What is Google Analytics?

Google Analytics (GA) is a small piece of JavaScript code. This is added to your website in the background and can track every interaction the user makes.

It’s really important to use this or a similar statistics package so you can learn the behaviour of a typical user.

This is my preferred choice of analytics package. Although it can seem a little daunting and complex to a beginner. If you would like a lot of data and have the time to analyse and act upon it, you can make informed decisions with your website changes. It really maximise your websites performance.

To get started, request that your website designer follows the steps below..

  • Create or sign in to your Analytics account:
  • Set up a property in your Analytics account. A property represents your website or app, and is the collection point in Analytics for the data from your site or app.
  • Set up a reporting view in your property. Views let you create filtered perspectives of your data. For example, all data except from your company’s internal IP addresses, or all data associated with a specific sales region.
  • Follow the instructions to add the tracking code to your website template so you can collect data in your Analytics property.
  • Now grab yourself a cup of tea and be patient as it can take 24 – 48 hours for the metrics to start showing within your account.

How do I navigate the Google Analytics dashboard?

Now you have GA installed on your website the next step is to sign in to your account. An overview of your websites performance will be shown as the dashboard.

The ‘reports’ section is very useful and displays data for the following categories…

  • Real-Time (what is happening on your site right now such as the number of visitors, locations and pages they have visited)
  • Audience (displays demographics including age and gender)
  • Acquisition (the source of your website traffic i.e. organic search engine results or social media campaigns)
  • Behaviour (the behaviour of your visitors which includes how long they stick around and the bounce rate)
  • Conversions (when a goal is set up i.e. an enquiry form or download, the metrics will appear here)
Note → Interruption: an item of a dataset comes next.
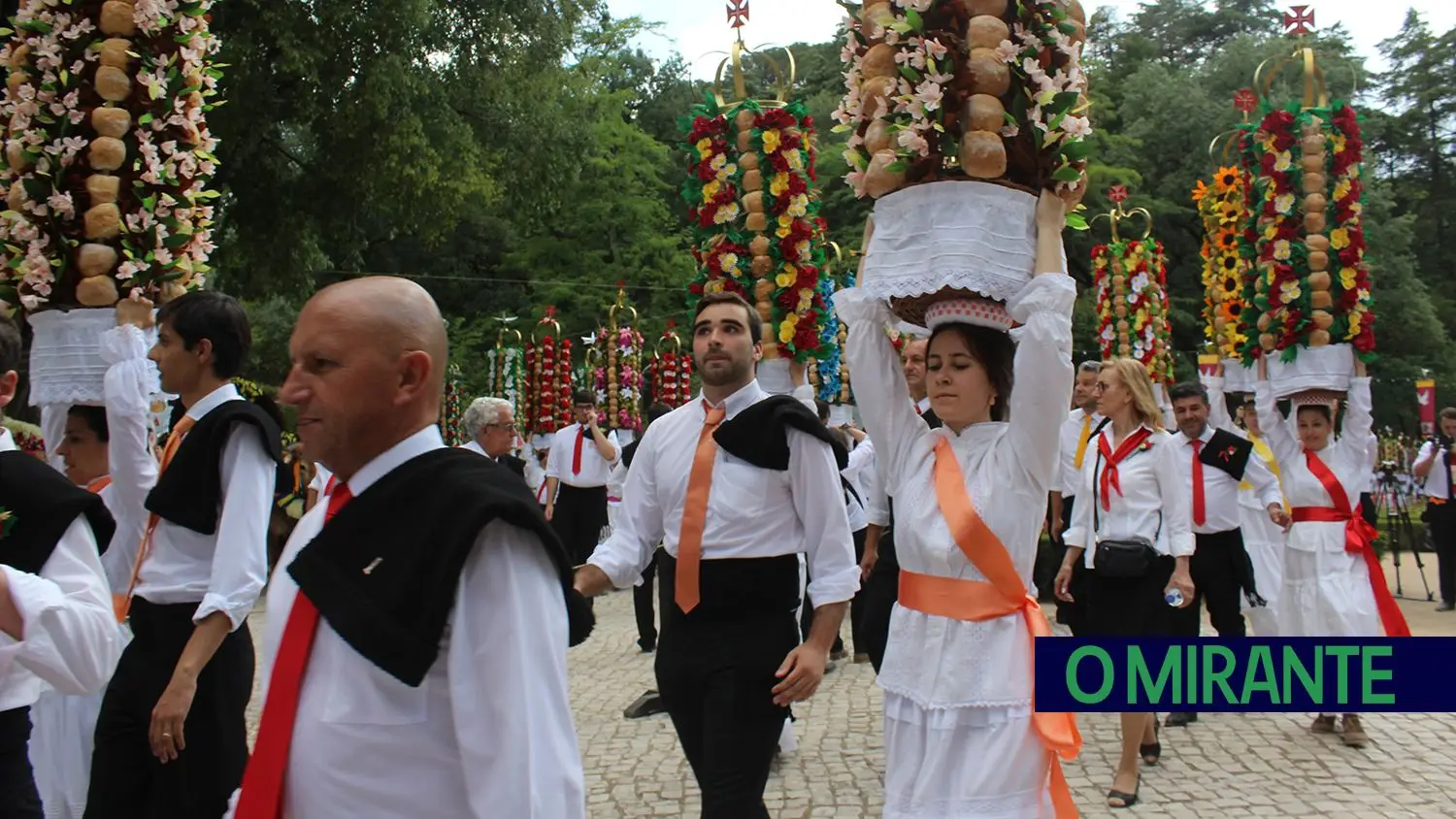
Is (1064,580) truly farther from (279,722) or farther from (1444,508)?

The above information from the reports is really valuable.

You may find out that 75% of your visitors are normally male millennials which mostly use mobile phone devices.  Then you can really optimise your website content to suit your audience. You will also know which channel needs more focus to gain more traffic.

Which metrics should I focus on?

  • Acquisition overview
    This report provides insight in to the source of where your traffic is coming from, each source will have a different level of conversion. If your number is low for a particular source, i.e. direct visitors, is your website URL easy to spell and simple to remember?
  • Social overview
    Measures the impact of social media, do you need to create more website content with a social media campaign?
  • Bounce rate
    How quickly a visitor leaves your website without performing any actions. If you have a high bounce rate, do you have poor quality traffic or poor usability?
  • Traffic sources
    Focus on your top sources, this is also beneficial to determine if it’s worth continuing to pay for that annual subscription to that online directory.
  • Page views
    When used with other traffic sources, you can determine why a page has had a large number of views. Are you offering high quality content or is it because your visitor can’t find what they are looking for?
  • Exit pages
    This is very beneficial in determining at what stage your visitors are leaving your website so you can investigate further and take action.


Analytics can be a difficult subject to get your head around with it’s own technical jargon and complexity, however it is so valuable to get the most out of your website and to be able to grow online.

The above doesn’t even scratch the surface when it comes to GA but the above will get you started on installation and delve in to the first steps of measuring your websites performance.